Software pipelining is an optimization for improving ILP by overlapping loop iterations. Swing Modulo Scheduling (SMS) is an implementation of software pipelining that attempts to reduce register pressure and generating efficient pipelines with a low compile-time cost.

This implementation of SMS is a target-independent back-end pass. When enabled, the pass runs just prior to the register allocation pass, while the machine IR is in SSA form. If software pipelining is successful, then the original loop is replaced by the optimized loop. The optimized loop contains one or more prolog blocks, the pipelined kernel, and one or more epilog blocks.

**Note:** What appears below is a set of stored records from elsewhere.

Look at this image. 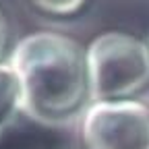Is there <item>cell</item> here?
I'll use <instances>...</instances> for the list:
<instances>
[{
  "label": "cell",
  "mask_w": 149,
  "mask_h": 149,
  "mask_svg": "<svg viewBox=\"0 0 149 149\" xmlns=\"http://www.w3.org/2000/svg\"><path fill=\"white\" fill-rule=\"evenodd\" d=\"M87 0H31V4L35 8H40L48 15H56V17H68L79 13L85 6Z\"/></svg>",
  "instance_id": "6"
},
{
  "label": "cell",
  "mask_w": 149,
  "mask_h": 149,
  "mask_svg": "<svg viewBox=\"0 0 149 149\" xmlns=\"http://www.w3.org/2000/svg\"><path fill=\"white\" fill-rule=\"evenodd\" d=\"M6 42H8V25H6V19L0 10V58L4 54V48H6Z\"/></svg>",
  "instance_id": "7"
},
{
  "label": "cell",
  "mask_w": 149,
  "mask_h": 149,
  "mask_svg": "<svg viewBox=\"0 0 149 149\" xmlns=\"http://www.w3.org/2000/svg\"><path fill=\"white\" fill-rule=\"evenodd\" d=\"M147 44H149V42H147Z\"/></svg>",
  "instance_id": "8"
},
{
  "label": "cell",
  "mask_w": 149,
  "mask_h": 149,
  "mask_svg": "<svg viewBox=\"0 0 149 149\" xmlns=\"http://www.w3.org/2000/svg\"><path fill=\"white\" fill-rule=\"evenodd\" d=\"M87 149H149V106L137 100L95 102L83 114Z\"/></svg>",
  "instance_id": "3"
},
{
  "label": "cell",
  "mask_w": 149,
  "mask_h": 149,
  "mask_svg": "<svg viewBox=\"0 0 149 149\" xmlns=\"http://www.w3.org/2000/svg\"><path fill=\"white\" fill-rule=\"evenodd\" d=\"M19 106V81L8 62H0V118Z\"/></svg>",
  "instance_id": "5"
},
{
  "label": "cell",
  "mask_w": 149,
  "mask_h": 149,
  "mask_svg": "<svg viewBox=\"0 0 149 149\" xmlns=\"http://www.w3.org/2000/svg\"><path fill=\"white\" fill-rule=\"evenodd\" d=\"M19 81V108L48 122L70 116L89 97L87 54L68 35L37 31L10 54Z\"/></svg>",
  "instance_id": "1"
},
{
  "label": "cell",
  "mask_w": 149,
  "mask_h": 149,
  "mask_svg": "<svg viewBox=\"0 0 149 149\" xmlns=\"http://www.w3.org/2000/svg\"><path fill=\"white\" fill-rule=\"evenodd\" d=\"M89 100L118 102L149 87V44L124 31H106L87 48Z\"/></svg>",
  "instance_id": "2"
},
{
  "label": "cell",
  "mask_w": 149,
  "mask_h": 149,
  "mask_svg": "<svg viewBox=\"0 0 149 149\" xmlns=\"http://www.w3.org/2000/svg\"><path fill=\"white\" fill-rule=\"evenodd\" d=\"M60 145L56 122L35 118L19 106L0 118V149H60Z\"/></svg>",
  "instance_id": "4"
}]
</instances>
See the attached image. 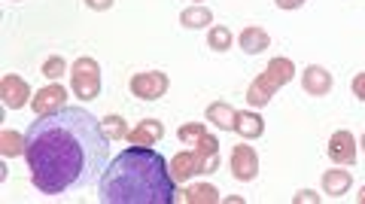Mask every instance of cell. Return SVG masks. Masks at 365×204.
Instances as JSON below:
<instances>
[{
	"label": "cell",
	"instance_id": "obj_5",
	"mask_svg": "<svg viewBox=\"0 0 365 204\" xmlns=\"http://www.w3.org/2000/svg\"><path fill=\"white\" fill-rule=\"evenodd\" d=\"M71 88H73L76 98L95 101L101 95V64L95 58H88V55L76 58L73 71H71Z\"/></svg>",
	"mask_w": 365,
	"mask_h": 204
},
{
	"label": "cell",
	"instance_id": "obj_2",
	"mask_svg": "<svg viewBox=\"0 0 365 204\" xmlns=\"http://www.w3.org/2000/svg\"><path fill=\"white\" fill-rule=\"evenodd\" d=\"M174 183L162 153L131 143L104 168L98 192L104 204H170L177 201Z\"/></svg>",
	"mask_w": 365,
	"mask_h": 204
},
{
	"label": "cell",
	"instance_id": "obj_15",
	"mask_svg": "<svg viewBox=\"0 0 365 204\" xmlns=\"http://www.w3.org/2000/svg\"><path fill=\"white\" fill-rule=\"evenodd\" d=\"M204 116H207L210 126H216L220 131H235V126H237V110L232 104H220V101L204 110Z\"/></svg>",
	"mask_w": 365,
	"mask_h": 204
},
{
	"label": "cell",
	"instance_id": "obj_17",
	"mask_svg": "<svg viewBox=\"0 0 365 204\" xmlns=\"http://www.w3.org/2000/svg\"><path fill=\"white\" fill-rule=\"evenodd\" d=\"M235 131L241 134L244 141H256V138H262V134H265V122H262L259 113H237Z\"/></svg>",
	"mask_w": 365,
	"mask_h": 204
},
{
	"label": "cell",
	"instance_id": "obj_21",
	"mask_svg": "<svg viewBox=\"0 0 365 204\" xmlns=\"http://www.w3.org/2000/svg\"><path fill=\"white\" fill-rule=\"evenodd\" d=\"M101 128H104L107 141H122V138H128V126H125V119L116 116V113H110V116L101 119Z\"/></svg>",
	"mask_w": 365,
	"mask_h": 204
},
{
	"label": "cell",
	"instance_id": "obj_7",
	"mask_svg": "<svg viewBox=\"0 0 365 204\" xmlns=\"http://www.w3.org/2000/svg\"><path fill=\"white\" fill-rule=\"evenodd\" d=\"M228 165H232V177L241 180V183H253V180L259 177V155H256L253 146H247V143L235 146L232 162Z\"/></svg>",
	"mask_w": 365,
	"mask_h": 204
},
{
	"label": "cell",
	"instance_id": "obj_25",
	"mask_svg": "<svg viewBox=\"0 0 365 204\" xmlns=\"http://www.w3.org/2000/svg\"><path fill=\"white\" fill-rule=\"evenodd\" d=\"M350 88H353V95H356L362 104H365V71L353 76V86H350Z\"/></svg>",
	"mask_w": 365,
	"mask_h": 204
},
{
	"label": "cell",
	"instance_id": "obj_4",
	"mask_svg": "<svg viewBox=\"0 0 365 204\" xmlns=\"http://www.w3.org/2000/svg\"><path fill=\"white\" fill-rule=\"evenodd\" d=\"M292 73H295V64L289 58H283V55H280V58H271L265 71H262L253 79V83H250V88H247V104L250 107H265L268 101L289 83Z\"/></svg>",
	"mask_w": 365,
	"mask_h": 204
},
{
	"label": "cell",
	"instance_id": "obj_22",
	"mask_svg": "<svg viewBox=\"0 0 365 204\" xmlns=\"http://www.w3.org/2000/svg\"><path fill=\"white\" fill-rule=\"evenodd\" d=\"M204 134H207V128L201 126V122H186V126H180V131H177V138L182 141V143H189V146H195Z\"/></svg>",
	"mask_w": 365,
	"mask_h": 204
},
{
	"label": "cell",
	"instance_id": "obj_19",
	"mask_svg": "<svg viewBox=\"0 0 365 204\" xmlns=\"http://www.w3.org/2000/svg\"><path fill=\"white\" fill-rule=\"evenodd\" d=\"M28 150V134H19L13 128H6V131H0V153L4 155H25Z\"/></svg>",
	"mask_w": 365,
	"mask_h": 204
},
{
	"label": "cell",
	"instance_id": "obj_3",
	"mask_svg": "<svg viewBox=\"0 0 365 204\" xmlns=\"http://www.w3.org/2000/svg\"><path fill=\"white\" fill-rule=\"evenodd\" d=\"M220 171V141L213 134H204L195 143V150H182L170 158V174L177 183H186L195 174H213Z\"/></svg>",
	"mask_w": 365,
	"mask_h": 204
},
{
	"label": "cell",
	"instance_id": "obj_10",
	"mask_svg": "<svg viewBox=\"0 0 365 204\" xmlns=\"http://www.w3.org/2000/svg\"><path fill=\"white\" fill-rule=\"evenodd\" d=\"M64 101H67V88L58 86V83H52V86H43L40 92H34V98H31V110L37 113V116H46V113L61 110V107H64Z\"/></svg>",
	"mask_w": 365,
	"mask_h": 204
},
{
	"label": "cell",
	"instance_id": "obj_27",
	"mask_svg": "<svg viewBox=\"0 0 365 204\" xmlns=\"http://www.w3.org/2000/svg\"><path fill=\"white\" fill-rule=\"evenodd\" d=\"M280 9H299V6H304V0H274Z\"/></svg>",
	"mask_w": 365,
	"mask_h": 204
},
{
	"label": "cell",
	"instance_id": "obj_16",
	"mask_svg": "<svg viewBox=\"0 0 365 204\" xmlns=\"http://www.w3.org/2000/svg\"><path fill=\"white\" fill-rule=\"evenodd\" d=\"M237 43H241V49L247 55H259V52H265L271 46V37H268V31H262V28H244L241 31V37H237Z\"/></svg>",
	"mask_w": 365,
	"mask_h": 204
},
{
	"label": "cell",
	"instance_id": "obj_18",
	"mask_svg": "<svg viewBox=\"0 0 365 204\" xmlns=\"http://www.w3.org/2000/svg\"><path fill=\"white\" fill-rule=\"evenodd\" d=\"M180 25H182V28H189V31L207 28V25H213V13H210L207 6L195 4V6H189V9H182V13H180Z\"/></svg>",
	"mask_w": 365,
	"mask_h": 204
},
{
	"label": "cell",
	"instance_id": "obj_28",
	"mask_svg": "<svg viewBox=\"0 0 365 204\" xmlns=\"http://www.w3.org/2000/svg\"><path fill=\"white\" fill-rule=\"evenodd\" d=\"M356 201H359V204H365V186L359 189V195H356Z\"/></svg>",
	"mask_w": 365,
	"mask_h": 204
},
{
	"label": "cell",
	"instance_id": "obj_14",
	"mask_svg": "<svg viewBox=\"0 0 365 204\" xmlns=\"http://www.w3.org/2000/svg\"><path fill=\"white\" fill-rule=\"evenodd\" d=\"M350 186H353V177H350V171H344V165H335L332 171L323 174V192L326 195L341 198V195L350 192Z\"/></svg>",
	"mask_w": 365,
	"mask_h": 204
},
{
	"label": "cell",
	"instance_id": "obj_11",
	"mask_svg": "<svg viewBox=\"0 0 365 204\" xmlns=\"http://www.w3.org/2000/svg\"><path fill=\"white\" fill-rule=\"evenodd\" d=\"M302 86H304L307 95L323 98V95L332 92V73L319 64H311V67H304V73H302Z\"/></svg>",
	"mask_w": 365,
	"mask_h": 204
},
{
	"label": "cell",
	"instance_id": "obj_6",
	"mask_svg": "<svg viewBox=\"0 0 365 204\" xmlns=\"http://www.w3.org/2000/svg\"><path fill=\"white\" fill-rule=\"evenodd\" d=\"M128 88H131V95L140 98V101H158V98L168 95L170 79L162 71H143V73H134L131 76Z\"/></svg>",
	"mask_w": 365,
	"mask_h": 204
},
{
	"label": "cell",
	"instance_id": "obj_12",
	"mask_svg": "<svg viewBox=\"0 0 365 204\" xmlns=\"http://www.w3.org/2000/svg\"><path fill=\"white\" fill-rule=\"evenodd\" d=\"M162 138H165V126L158 119H143L140 126L128 131V141L134 146H155Z\"/></svg>",
	"mask_w": 365,
	"mask_h": 204
},
{
	"label": "cell",
	"instance_id": "obj_13",
	"mask_svg": "<svg viewBox=\"0 0 365 204\" xmlns=\"http://www.w3.org/2000/svg\"><path fill=\"white\" fill-rule=\"evenodd\" d=\"M177 201H182V204H220L222 195H220V189H216V186L198 183V186L180 189V192H177Z\"/></svg>",
	"mask_w": 365,
	"mask_h": 204
},
{
	"label": "cell",
	"instance_id": "obj_29",
	"mask_svg": "<svg viewBox=\"0 0 365 204\" xmlns=\"http://www.w3.org/2000/svg\"><path fill=\"white\" fill-rule=\"evenodd\" d=\"M359 143H362V150H365V134H362V141H359Z\"/></svg>",
	"mask_w": 365,
	"mask_h": 204
},
{
	"label": "cell",
	"instance_id": "obj_24",
	"mask_svg": "<svg viewBox=\"0 0 365 204\" xmlns=\"http://www.w3.org/2000/svg\"><path fill=\"white\" fill-rule=\"evenodd\" d=\"M292 204H319V195L314 189H302L299 195H292Z\"/></svg>",
	"mask_w": 365,
	"mask_h": 204
},
{
	"label": "cell",
	"instance_id": "obj_26",
	"mask_svg": "<svg viewBox=\"0 0 365 204\" xmlns=\"http://www.w3.org/2000/svg\"><path fill=\"white\" fill-rule=\"evenodd\" d=\"M113 4H116V0H86V6H88V9H95V13H107Z\"/></svg>",
	"mask_w": 365,
	"mask_h": 204
},
{
	"label": "cell",
	"instance_id": "obj_30",
	"mask_svg": "<svg viewBox=\"0 0 365 204\" xmlns=\"http://www.w3.org/2000/svg\"><path fill=\"white\" fill-rule=\"evenodd\" d=\"M195 4H201V0H195Z\"/></svg>",
	"mask_w": 365,
	"mask_h": 204
},
{
	"label": "cell",
	"instance_id": "obj_8",
	"mask_svg": "<svg viewBox=\"0 0 365 204\" xmlns=\"http://www.w3.org/2000/svg\"><path fill=\"white\" fill-rule=\"evenodd\" d=\"M0 98L9 110H21L25 104H31V86L28 79H21L19 73H6L0 79Z\"/></svg>",
	"mask_w": 365,
	"mask_h": 204
},
{
	"label": "cell",
	"instance_id": "obj_9",
	"mask_svg": "<svg viewBox=\"0 0 365 204\" xmlns=\"http://www.w3.org/2000/svg\"><path fill=\"white\" fill-rule=\"evenodd\" d=\"M356 138L347 131V128H341V131H335L332 138H329V158H332L335 165H344V168H350L353 162H356Z\"/></svg>",
	"mask_w": 365,
	"mask_h": 204
},
{
	"label": "cell",
	"instance_id": "obj_1",
	"mask_svg": "<svg viewBox=\"0 0 365 204\" xmlns=\"http://www.w3.org/2000/svg\"><path fill=\"white\" fill-rule=\"evenodd\" d=\"M25 158L31 183L43 195H61L101 180L110 158V141L101 119L86 107H61L37 116L28 128Z\"/></svg>",
	"mask_w": 365,
	"mask_h": 204
},
{
	"label": "cell",
	"instance_id": "obj_23",
	"mask_svg": "<svg viewBox=\"0 0 365 204\" xmlns=\"http://www.w3.org/2000/svg\"><path fill=\"white\" fill-rule=\"evenodd\" d=\"M64 73H67V61L61 58V55H52V58L43 61V76L46 79H52V83H55V79L64 76Z\"/></svg>",
	"mask_w": 365,
	"mask_h": 204
},
{
	"label": "cell",
	"instance_id": "obj_20",
	"mask_svg": "<svg viewBox=\"0 0 365 204\" xmlns=\"http://www.w3.org/2000/svg\"><path fill=\"white\" fill-rule=\"evenodd\" d=\"M232 31H228L225 25H213L210 31H207V46L213 49V52H225V49H232Z\"/></svg>",
	"mask_w": 365,
	"mask_h": 204
}]
</instances>
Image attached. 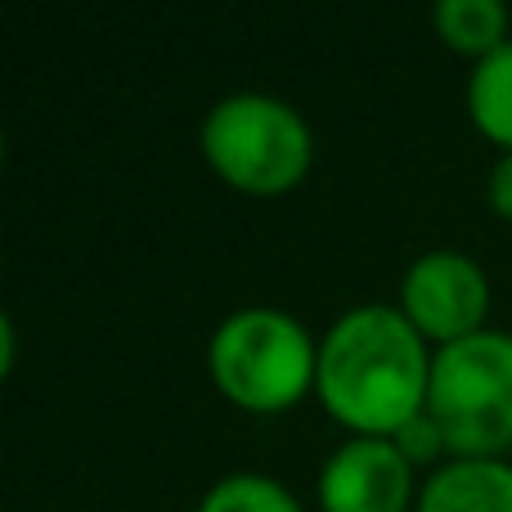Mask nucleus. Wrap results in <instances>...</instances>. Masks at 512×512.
Returning <instances> with one entry per match:
<instances>
[{
	"instance_id": "8",
	"label": "nucleus",
	"mask_w": 512,
	"mask_h": 512,
	"mask_svg": "<svg viewBox=\"0 0 512 512\" xmlns=\"http://www.w3.org/2000/svg\"><path fill=\"white\" fill-rule=\"evenodd\" d=\"M432 32L450 54L481 63L512 41V14L504 0H441L432 9Z\"/></svg>"
},
{
	"instance_id": "1",
	"label": "nucleus",
	"mask_w": 512,
	"mask_h": 512,
	"mask_svg": "<svg viewBox=\"0 0 512 512\" xmlns=\"http://www.w3.org/2000/svg\"><path fill=\"white\" fill-rule=\"evenodd\" d=\"M432 360L396 301H360L319 337L315 405L346 436H396L427 409Z\"/></svg>"
},
{
	"instance_id": "6",
	"label": "nucleus",
	"mask_w": 512,
	"mask_h": 512,
	"mask_svg": "<svg viewBox=\"0 0 512 512\" xmlns=\"http://www.w3.org/2000/svg\"><path fill=\"white\" fill-rule=\"evenodd\" d=\"M418 468L391 436H342L315 477L319 512H414Z\"/></svg>"
},
{
	"instance_id": "12",
	"label": "nucleus",
	"mask_w": 512,
	"mask_h": 512,
	"mask_svg": "<svg viewBox=\"0 0 512 512\" xmlns=\"http://www.w3.org/2000/svg\"><path fill=\"white\" fill-rule=\"evenodd\" d=\"M486 207L504 225H512V153H499L486 176Z\"/></svg>"
},
{
	"instance_id": "10",
	"label": "nucleus",
	"mask_w": 512,
	"mask_h": 512,
	"mask_svg": "<svg viewBox=\"0 0 512 512\" xmlns=\"http://www.w3.org/2000/svg\"><path fill=\"white\" fill-rule=\"evenodd\" d=\"M194 512H310L292 486L270 472H225L198 495Z\"/></svg>"
},
{
	"instance_id": "5",
	"label": "nucleus",
	"mask_w": 512,
	"mask_h": 512,
	"mask_svg": "<svg viewBox=\"0 0 512 512\" xmlns=\"http://www.w3.org/2000/svg\"><path fill=\"white\" fill-rule=\"evenodd\" d=\"M396 306L418 328V337L432 351H441V346L486 333L495 288H490V274L477 256L459 248H432V252H418L405 265L396 288Z\"/></svg>"
},
{
	"instance_id": "2",
	"label": "nucleus",
	"mask_w": 512,
	"mask_h": 512,
	"mask_svg": "<svg viewBox=\"0 0 512 512\" xmlns=\"http://www.w3.org/2000/svg\"><path fill=\"white\" fill-rule=\"evenodd\" d=\"M198 153L230 194L288 198L315 171V126L292 99L270 90H230L207 104Z\"/></svg>"
},
{
	"instance_id": "9",
	"label": "nucleus",
	"mask_w": 512,
	"mask_h": 512,
	"mask_svg": "<svg viewBox=\"0 0 512 512\" xmlns=\"http://www.w3.org/2000/svg\"><path fill=\"white\" fill-rule=\"evenodd\" d=\"M472 131L499 153H512V41L490 59L472 63L468 86H463Z\"/></svg>"
},
{
	"instance_id": "11",
	"label": "nucleus",
	"mask_w": 512,
	"mask_h": 512,
	"mask_svg": "<svg viewBox=\"0 0 512 512\" xmlns=\"http://www.w3.org/2000/svg\"><path fill=\"white\" fill-rule=\"evenodd\" d=\"M391 441L400 445V454H405V459L414 463L418 472H423V468H427V472H436L441 463H450V450H445V436H441V427H436L432 418H427V409L414 418V423L400 427V432L391 436Z\"/></svg>"
},
{
	"instance_id": "13",
	"label": "nucleus",
	"mask_w": 512,
	"mask_h": 512,
	"mask_svg": "<svg viewBox=\"0 0 512 512\" xmlns=\"http://www.w3.org/2000/svg\"><path fill=\"white\" fill-rule=\"evenodd\" d=\"M14 364H18V324L14 315H5L0 319V378H9Z\"/></svg>"
},
{
	"instance_id": "3",
	"label": "nucleus",
	"mask_w": 512,
	"mask_h": 512,
	"mask_svg": "<svg viewBox=\"0 0 512 512\" xmlns=\"http://www.w3.org/2000/svg\"><path fill=\"white\" fill-rule=\"evenodd\" d=\"M216 396L252 418H279L315 400L319 337L283 306H239L207 337Z\"/></svg>"
},
{
	"instance_id": "7",
	"label": "nucleus",
	"mask_w": 512,
	"mask_h": 512,
	"mask_svg": "<svg viewBox=\"0 0 512 512\" xmlns=\"http://www.w3.org/2000/svg\"><path fill=\"white\" fill-rule=\"evenodd\" d=\"M414 512H512L508 459H450L423 477Z\"/></svg>"
},
{
	"instance_id": "4",
	"label": "nucleus",
	"mask_w": 512,
	"mask_h": 512,
	"mask_svg": "<svg viewBox=\"0 0 512 512\" xmlns=\"http://www.w3.org/2000/svg\"><path fill=\"white\" fill-rule=\"evenodd\" d=\"M427 418L441 427L450 459L512 454V333L486 328L441 346L432 360Z\"/></svg>"
}]
</instances>
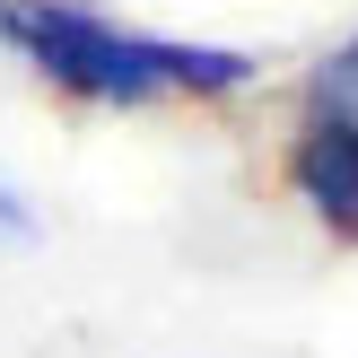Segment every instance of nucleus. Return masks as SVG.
Listing matches in <instances>:
<instances>
[{
  "instance_id": "f257e3e1",
  "label": "nucleus",
  "mask_w": 358,
  "mask_h": 358,
  "mask_svg": "<svg viewBox=\"0 0 358 358\" xmlns=\"http://www.w3.org/2000/svg\"><path fill=\"white\" fill-rule=\"evenodd\" d=\"M0 52L27 62L52 96L96 114H157V105H236L262 87V52L149 35L96 0H0Z\"/></svg>"
},
{
  "instance_id": "f03ea898",
  "label": "nucleus",
  "mask_w": 358,
  "mask_h": 358,
  "mask_svg": "<svg viewBox=\"0 0 358 358\" xmlns=\"http://www.w3.org/2000/svg\"><path fill=\"white\" fill-rule=\"evenodd\" d=\"M289 131L358 140V27L306 62V79H297V96H289Z\"/></svg>"
},
{
  "instance_id": "7ed1b4c3",
  "label": "nucleus",
  "mask_w": 358,
  "mask_h": 358,
  "mask_svg": "<svg viewBox=\"0 0 358 358\" xmlns=\"http://www.w3.org/2000/svg\"><path fill=\"white\" fill-rule=\"evenodd\" d=\"M35 245H44V210L17 184H0V254H35Z\"/></svg>"
}]
</instances>
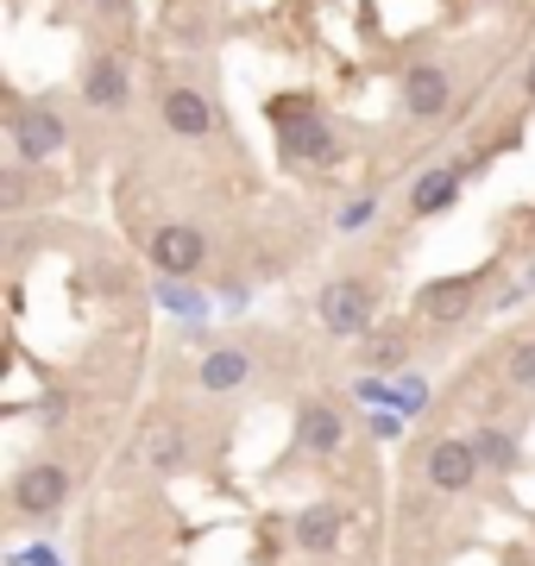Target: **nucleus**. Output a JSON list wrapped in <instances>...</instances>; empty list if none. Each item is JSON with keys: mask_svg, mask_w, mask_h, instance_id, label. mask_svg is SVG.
<instances>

The SMS implementation is an extension of the ScheduleDAGInstrs class. We represent loop carried dependences in the DAG as order edges to the Phi nodes. We also perform several passes over the DAG to eliminate unnecessary edges that inhibit the ability to pipeline. The implementation uses the DFAPacketizer class to compute the minimum initiation interval and the check where an instruction may be inserted in the pipelined schedule.

In order for the SMS pass to work, several target specific hooks need to be implemented to get information about the loop structure and to rewrite instructions. This patch implements the target hooks for Hexagon.

The pipeliner should be easily extendable to work with compare-and-branch loops instead of just hardware loops. I assume that may require some additional support from a target. Also, the implementation assumes the target uses the DFA code for scheduling, but I think it could also be changed to work with the scoreboard structure (or some other mechanism).

The SMS algorithm consists of three main steps after computing the minimal initiation interval (MII).

- Analyze the dependence graph and compute information about each instruction in the graph.
- Order the nodes (instructions) by priority based upon the heuristics described in the algorithm.
- Attempt to schedule the nodes in the specified order using the MII.

If all the instructions can be scheduled in the specified order, then the algorithm is successful. Otherwise, we increase the MII by one and try again. When the algorithm is successful, we need to replace the original loop with one or more prolog blocks, the optimized kernel, and one or more epilog blocks. The number of prolog and epilog blocks depends on the number of stages in the scheduled loop. When creating the new blocks, we need to generate new SSA names and generate Phis for the new kernel and each epilog block. The process of creating the new, pipelined loop is quite complex and hard to understand. This part of the code can certainly use some additional work to simplify and to improve the readability.